Insurance sector set for digital revolution: Lemonade CEOReprints
LAS VEGAS — Insurtech companies have already changed the way some insurance products are sold, but “you ain’t seen nothing yet,” said Daniel Schreiber, CEO of Lemonade Insurance Co.
Start-up insurers using digital technology and artificial intelligence are gathering vast amounts of data that will revolutionize the way risks are assessed and priced, he said at the InsureTech Connect conference Wednesday in Las Vegas.
As a result, in 10 years, the insurance buying process will be very different than it is today, Mr. Schreiber said.
“The next insurance leaders will use bots not brokers and AI not actuaries,” he said.
Insurance industry incumbents have in many cases dominated the sector for centuries, but they will have a much harder time going forward, said Mr. Schreiber.
Lemonade, which was established two years ago, offers renters insurance and has a highly digitized underwriting and claims system.
Numerous insurtech companies are already established, but “everything that we’ve seen so far is just the tip of the iceberg,” Mr. Schreiber said.

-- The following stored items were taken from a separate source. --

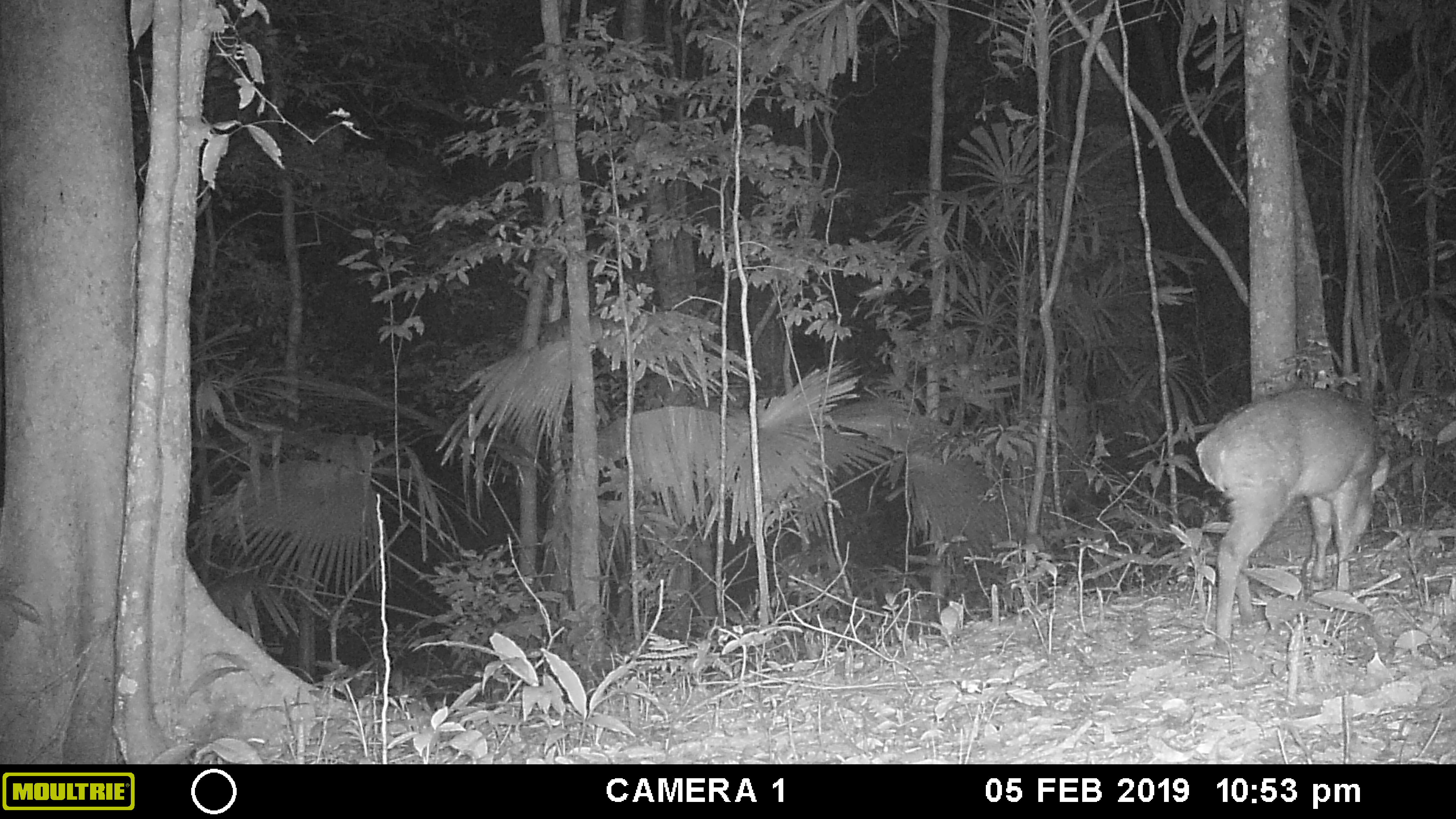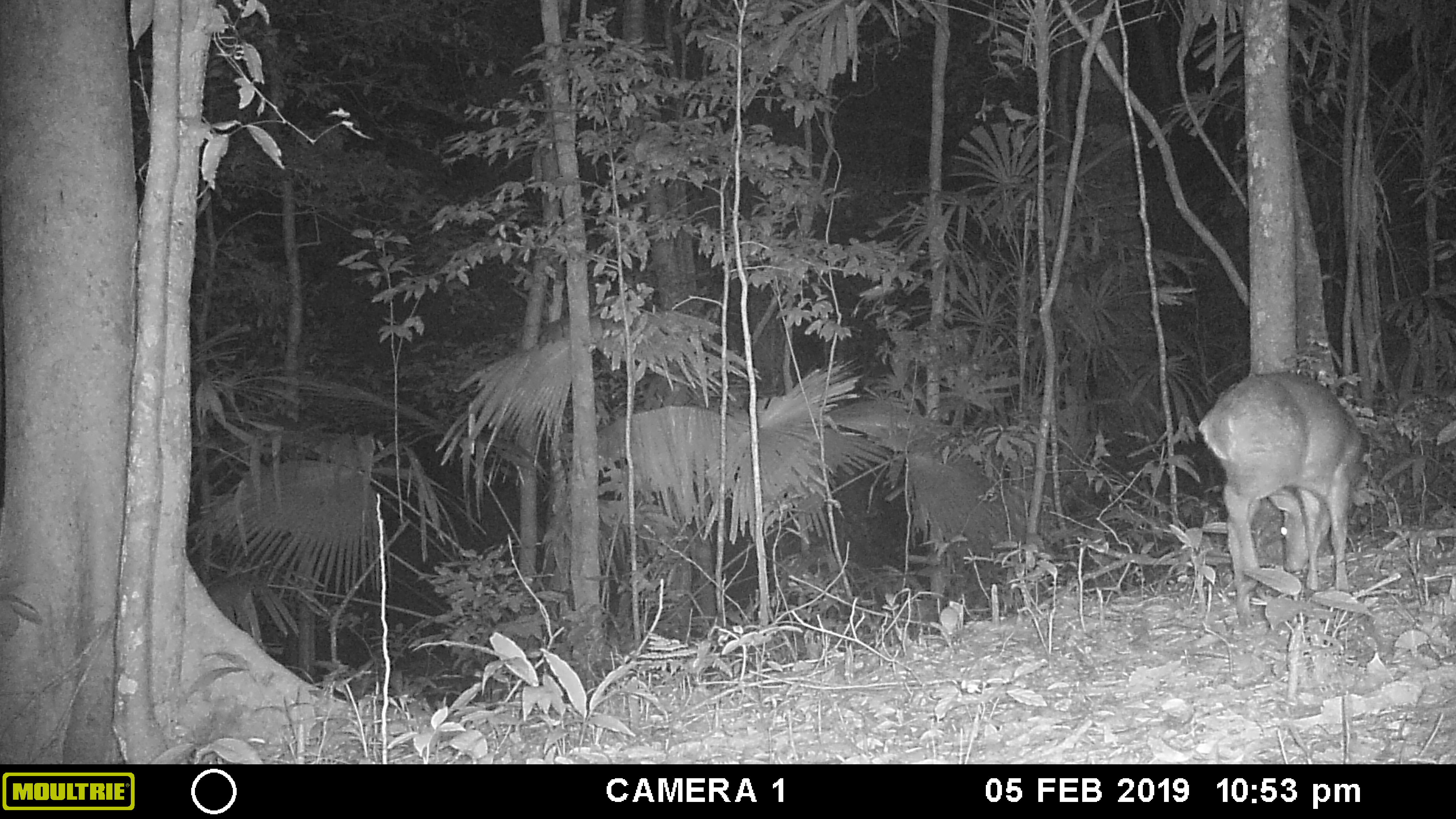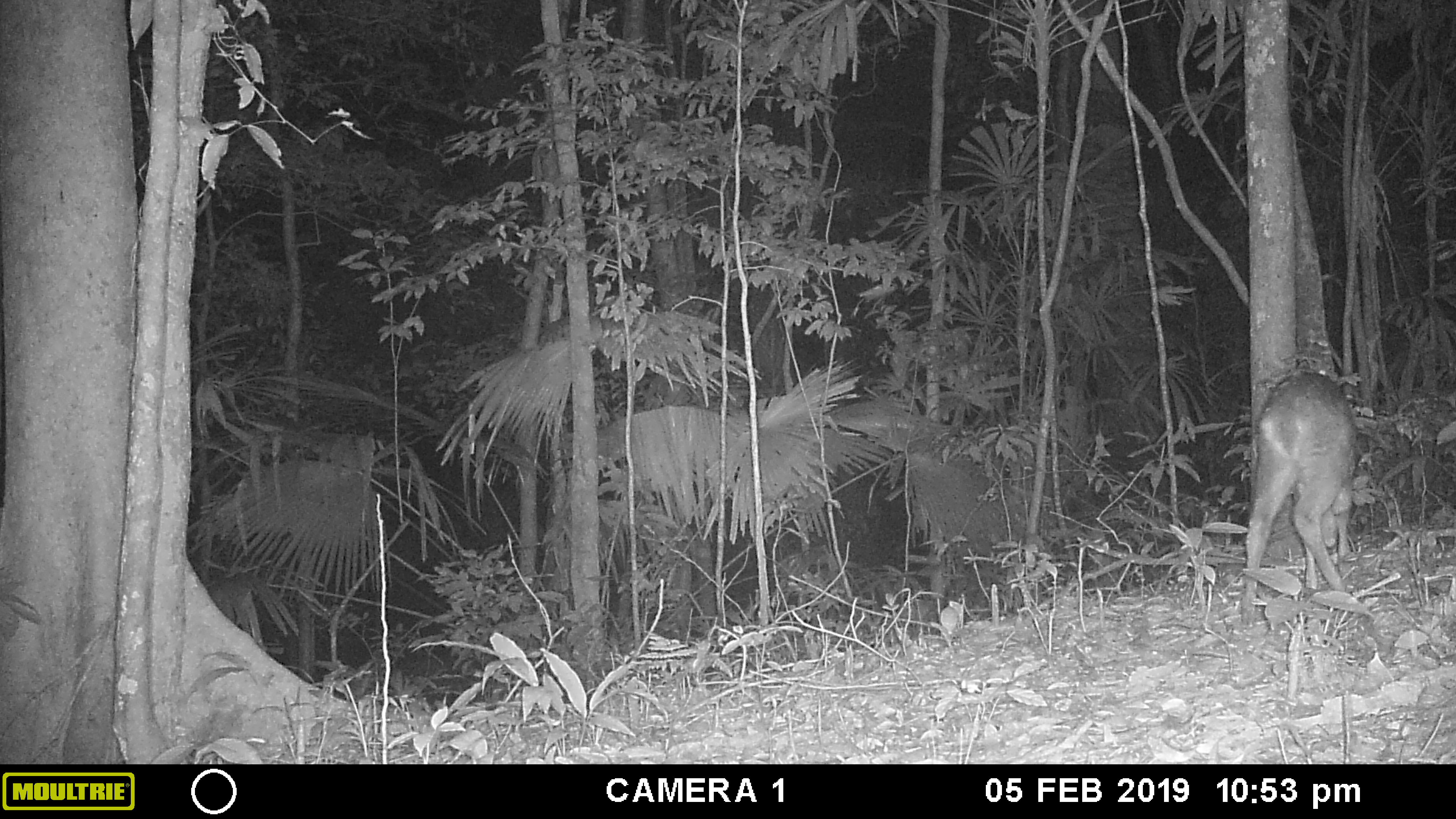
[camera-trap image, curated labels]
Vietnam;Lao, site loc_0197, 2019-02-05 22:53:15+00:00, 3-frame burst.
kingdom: Animalia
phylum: Chordata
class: Mammalia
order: Artiodactyla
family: Cervidae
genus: Muntiacus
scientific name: Muntiacus vuquangensis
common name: large-antlered muntjac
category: large antlered muntjac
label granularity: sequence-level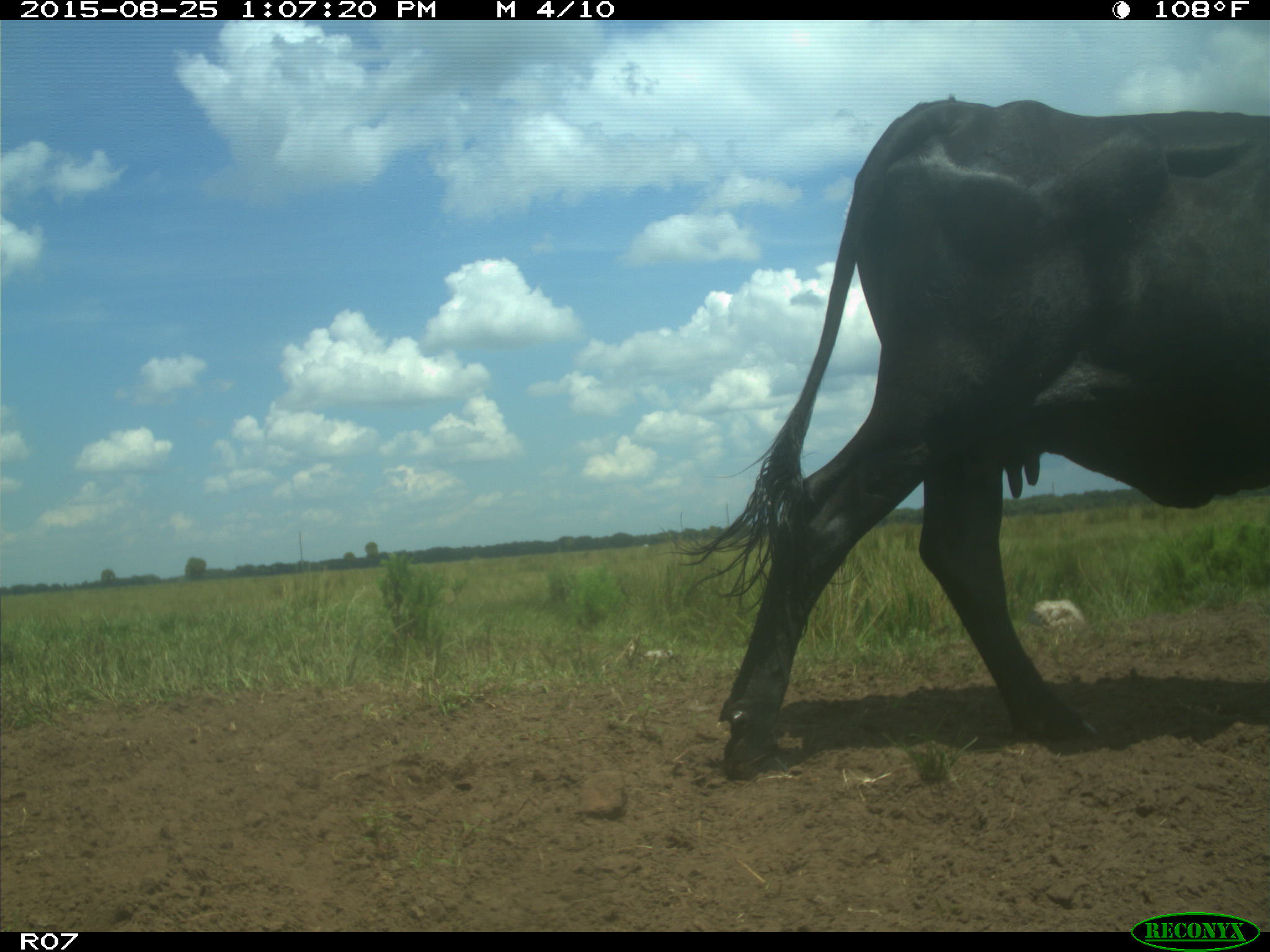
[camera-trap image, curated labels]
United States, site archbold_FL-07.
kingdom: Animalia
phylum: Chordata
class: Mammalia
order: Artiodactyla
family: Bovidae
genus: Bos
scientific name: Bos taurus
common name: domestic cow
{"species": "Bos taurus (domestic cow)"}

Using digital technology, insurtech companies can establish operations in the market and incur far lower costs, he said. For example, Lemonade, which has about 250,000 customers and fewer than 100 employees and uses bots to sell coverage, pay many of its claims and manages its back office, Mr. Schreiber said.
“When you use technology well, you don’t just collapse costs, you delight consumers, because computers will operate in a faster way and give instantaneous responses,” he said.
Going forward, technology will transform insurance even more radically, Mr. Schreiber said.
Insurance is essentially an algorithm, he said. “Insurance is about using statistics to price risk, which is why data, properly collected and used, can transform the core of the product,” he said.
With greater availability of data, obtained through digital interactions with customers, insurers can gather huge amounts of information that is highly predictive and are able to differentiate more accurately between policyholders and price risks more precisely, Mr. Schreiber said.